Цитируемый отрывок:

****************************************

У вас, конечно, может быть позиция, но навязывать не следует. В интервью все-таки главным является тот, кого вы пригласили. Вы же его пригласили, значит он должен высказаться, и он представляет главный интерес. А дело интервьюера задавать вопросы и раскрывать этого человека. Понимание этого приходит с опытом. Но есть люди, которые на это неспособны — значит им надо заниматься чем-нибудь другим. Вот так уж… В общем, я думаю, в профессии интервьюера самое главное уметь слушать. И слышать.
— Журналисты, когда с вами беседуют… в их вопросах я заметила какую-то категоричность. В большинстве своем они спрашивают: «Почему вы не оставите это дело? Зачем вам это надо?». Обвиняют вас в том, что вы участвуете в поддержке нынешнего режима…
— Своим присутствием на «Первом канале».
— Своим присутствием на «Первом канале». И кажется, эта категоричность сейчас во всем не только у журналистов. Что это, почему, что с этим делать?
— Вы знаете, у меня нет рецептов по этому поводу. Могу только сказать, что не обращаю на это внимание. Пропускаю мимо ушей. А доказывать что-то, оправдываться, это просто смешно. Я знаю, что я делаю, и знаю, почему я это делаю. Знаю, что очень многие люди мне благодарны, что очень приятно. Я знаю, что есть люди, которые очень отрицательно ко мне относятся. Ну и спокойно.
Знаете, Сирано де Бержерак говорил: «Когда на меня смотрят враги, я хожу прямее»… А эта категоричность вообще, то как общество разделилось. И не только у нас. Но у нас очень это заметно. В Америке примерно то же самое. Это результат определенного развития. Главным образом политического. И в России страна делится, если грубо говорить, на советских и несоветских.
Советские – это старшее поколение, продукт того общества, которого больше нет. Но это поколение, сформированное тем обществом, попало в новое и не очень понимает, что с этим делать.
И молодые, которые совершенно не признают мышление более пожилых, они совсем другие и сформировавшиеся в других обстоятельствах. Когда они могли ездить куда хотят, читать что хотят, смотреть что хотят и общаться через интернет с кем хотят. Это другие люди с другими взглядами. И конечно, это противостояние в нашем обществе чувствуется очень сильно.

****************************************

Что сделать: Как могло бы продолжиться приведенное выше интервью о профессии интервьюера и расколе общества? Напишите продолжение, начав сразу после его последней фразы.

****************************************

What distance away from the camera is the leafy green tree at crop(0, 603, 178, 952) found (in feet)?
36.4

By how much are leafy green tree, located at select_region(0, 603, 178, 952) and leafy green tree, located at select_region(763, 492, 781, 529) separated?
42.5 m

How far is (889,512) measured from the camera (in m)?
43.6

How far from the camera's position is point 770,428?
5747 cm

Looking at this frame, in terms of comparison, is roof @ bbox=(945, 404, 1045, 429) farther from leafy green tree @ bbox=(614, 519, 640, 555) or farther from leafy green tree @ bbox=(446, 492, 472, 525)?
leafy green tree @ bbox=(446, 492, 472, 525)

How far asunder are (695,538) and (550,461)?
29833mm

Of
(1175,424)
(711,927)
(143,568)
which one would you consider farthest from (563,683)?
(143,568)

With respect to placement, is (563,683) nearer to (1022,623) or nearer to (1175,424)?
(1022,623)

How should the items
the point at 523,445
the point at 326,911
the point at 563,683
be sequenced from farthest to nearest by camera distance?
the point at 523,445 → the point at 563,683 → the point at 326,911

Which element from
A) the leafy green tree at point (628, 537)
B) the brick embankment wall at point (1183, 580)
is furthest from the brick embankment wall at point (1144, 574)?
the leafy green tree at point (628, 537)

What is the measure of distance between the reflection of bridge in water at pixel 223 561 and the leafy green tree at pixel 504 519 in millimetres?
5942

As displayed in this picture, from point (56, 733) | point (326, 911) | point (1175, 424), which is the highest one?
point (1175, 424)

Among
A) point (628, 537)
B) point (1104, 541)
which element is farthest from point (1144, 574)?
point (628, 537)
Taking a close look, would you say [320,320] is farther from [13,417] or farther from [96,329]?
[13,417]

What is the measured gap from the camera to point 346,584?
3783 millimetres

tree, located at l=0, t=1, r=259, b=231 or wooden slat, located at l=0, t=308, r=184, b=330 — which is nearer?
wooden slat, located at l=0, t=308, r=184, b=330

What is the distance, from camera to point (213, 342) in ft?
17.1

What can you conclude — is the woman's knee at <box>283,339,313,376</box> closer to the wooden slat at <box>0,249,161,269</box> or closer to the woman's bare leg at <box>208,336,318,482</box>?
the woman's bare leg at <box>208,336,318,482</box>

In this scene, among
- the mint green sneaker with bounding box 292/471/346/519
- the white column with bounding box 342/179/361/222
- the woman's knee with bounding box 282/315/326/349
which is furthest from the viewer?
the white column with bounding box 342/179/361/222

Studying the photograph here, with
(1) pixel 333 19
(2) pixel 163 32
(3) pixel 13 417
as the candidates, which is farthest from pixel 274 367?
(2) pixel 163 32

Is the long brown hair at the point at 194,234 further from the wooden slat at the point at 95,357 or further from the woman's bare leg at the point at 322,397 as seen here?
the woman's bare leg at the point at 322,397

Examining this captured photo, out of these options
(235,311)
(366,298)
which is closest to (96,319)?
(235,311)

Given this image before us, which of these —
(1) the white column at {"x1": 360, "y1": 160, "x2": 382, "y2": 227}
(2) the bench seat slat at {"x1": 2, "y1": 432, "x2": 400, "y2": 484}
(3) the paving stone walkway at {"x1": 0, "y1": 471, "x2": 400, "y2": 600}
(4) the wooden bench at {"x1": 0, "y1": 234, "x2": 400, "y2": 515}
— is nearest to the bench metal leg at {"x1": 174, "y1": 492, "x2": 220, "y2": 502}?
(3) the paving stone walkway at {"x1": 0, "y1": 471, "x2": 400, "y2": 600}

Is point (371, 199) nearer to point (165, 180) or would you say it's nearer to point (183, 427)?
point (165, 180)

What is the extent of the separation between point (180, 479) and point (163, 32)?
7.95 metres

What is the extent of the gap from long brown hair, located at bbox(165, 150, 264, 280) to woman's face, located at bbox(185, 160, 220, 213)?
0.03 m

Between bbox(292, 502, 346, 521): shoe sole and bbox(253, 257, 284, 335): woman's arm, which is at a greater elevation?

****************************************

Результат:
— А это противостояние только людей с советским и современным менталитетами?
— Я грубо делю, но в общем, да, это люди с двумя разными взглядами на то, какой должна быть страна.
— А как вы оцениваете роль сил, которые пытаются использовать это противостояние? Есть такие?
— Вы знаете, я не большой поклонник всяких конспирологических вещей. Каждая страна пытается использовать слабость другой, когда имеется конкуренция. А она имеется. Не идеологическая, заметьте, а политическая. И конечно, я не сомневаюсь в том, что есть силы, которые пытаются использовать этот раскол, существующий в обществе. И в нашем, и в американском. Ничего нового в этом нет.
— То есть все взаимно.
— Ну конечно же. Конечно.
— А вот в период пандемии произошло сильное ущемление прав человека, если так посмотреть.
— Ну, определенное ущемление. Не политическое.
— Не политическое. И люди на Западе как-то оказались менее готовы. Менее послушно выполняли все эти запреты эпидемиологических служб. А правительства с авторитарными режимами справились быстрее – ввести карантин, посадить всех по домам. И Китай лучше всех. А теперь сторонники этих авторитарных правительств утверждают, что их форма управления лучше, более организованная.
— Да, более эффективная.
— Более эффективная, да. Так что же все-таки важнее — свобода или безопасность?
— Во-первых, я не считаю, что вопрос надо ставить именно так. Если мы говорим о Китае, мы не можем игнорировать его историю и религию – конфуцианство. Все вещи, которые привели к тому, что этот народ именно такой, а не такой, как французы, которые совершенно по-другому смотрят на мир.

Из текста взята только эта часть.